É muito difícil que alguém que more em Fortaleza e frequente algum espaço cultural não tenha entrado em contato com o trabalho de Renata Monte e Luana Caiubi. Elas estão à frente da Peixe-Mulher, produtora de gestão cultural e audiovisual radicada em Fortaleza que completa cinco anos em 2024.
De cultura alimentar a show de stand-up comedy, a Peixe-Mulher tem se estabelecido como uma das principais promotoras de arte e cultura do Nordeste e carrega, orgulhosamente, o compromisso de oportunizar histórias e ações de mulheres e da comunidade LGBTQIA .

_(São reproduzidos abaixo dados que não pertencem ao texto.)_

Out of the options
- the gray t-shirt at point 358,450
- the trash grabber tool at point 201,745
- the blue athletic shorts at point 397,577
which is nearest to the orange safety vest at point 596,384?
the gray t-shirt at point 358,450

A empresa surgiu em julho de 2019, mas a dupla já estava envolvida com arte e cultura há bastante tempo. Para Renata, o surgimento oficial da Peixe-Mulher foi como "a oficialização de uma parceria profissional" que já existia e era reconhecida desde 2016, quando surgiu o "Bloco das Travestidas".

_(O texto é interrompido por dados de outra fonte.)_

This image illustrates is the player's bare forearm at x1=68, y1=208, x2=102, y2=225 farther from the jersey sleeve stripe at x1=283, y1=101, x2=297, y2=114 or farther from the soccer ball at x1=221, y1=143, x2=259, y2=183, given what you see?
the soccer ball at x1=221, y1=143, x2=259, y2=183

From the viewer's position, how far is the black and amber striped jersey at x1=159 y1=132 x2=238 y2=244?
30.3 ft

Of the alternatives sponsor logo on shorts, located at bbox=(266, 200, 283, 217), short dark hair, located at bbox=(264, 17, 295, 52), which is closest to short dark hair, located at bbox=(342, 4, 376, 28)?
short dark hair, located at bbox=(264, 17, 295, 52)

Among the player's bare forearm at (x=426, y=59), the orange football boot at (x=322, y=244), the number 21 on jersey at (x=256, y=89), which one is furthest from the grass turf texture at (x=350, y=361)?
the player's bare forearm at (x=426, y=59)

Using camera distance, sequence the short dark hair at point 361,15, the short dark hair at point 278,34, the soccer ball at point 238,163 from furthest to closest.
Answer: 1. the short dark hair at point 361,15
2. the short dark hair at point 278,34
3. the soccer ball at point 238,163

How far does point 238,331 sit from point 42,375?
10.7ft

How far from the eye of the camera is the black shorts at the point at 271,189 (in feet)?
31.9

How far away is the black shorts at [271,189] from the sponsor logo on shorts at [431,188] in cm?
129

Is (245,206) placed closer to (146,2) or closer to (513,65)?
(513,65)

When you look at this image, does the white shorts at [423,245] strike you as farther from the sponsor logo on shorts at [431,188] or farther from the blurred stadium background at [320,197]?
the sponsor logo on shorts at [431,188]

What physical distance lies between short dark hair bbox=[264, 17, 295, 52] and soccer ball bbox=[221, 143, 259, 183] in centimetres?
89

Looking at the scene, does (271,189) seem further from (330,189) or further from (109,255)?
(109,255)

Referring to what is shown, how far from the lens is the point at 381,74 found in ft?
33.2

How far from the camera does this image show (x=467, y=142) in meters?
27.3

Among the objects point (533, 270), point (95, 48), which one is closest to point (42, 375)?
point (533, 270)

No audiovisual, a primeira grande realização das produtoras foi "Arreda Homem que Chegou Mulher", dirigido por Renata Monte com produção de Luana Caiubi.
A obra conta a história de mulheres umbandistas que comandam seus terreiros e lutam para ocupar espaços historicamente renegados na sociedade.
A essa altura da carreira, a narrativa ganha tons quase biográficos para as produtoras. Elas ressaltam que formar equipes de maioria feminina, com mulheres em postos de liderança, é condição primária para o trabalho.
Na visão de Luana, o maior desafio tem sido criar uma rede de proteção e um ambiente de trabalho seguro.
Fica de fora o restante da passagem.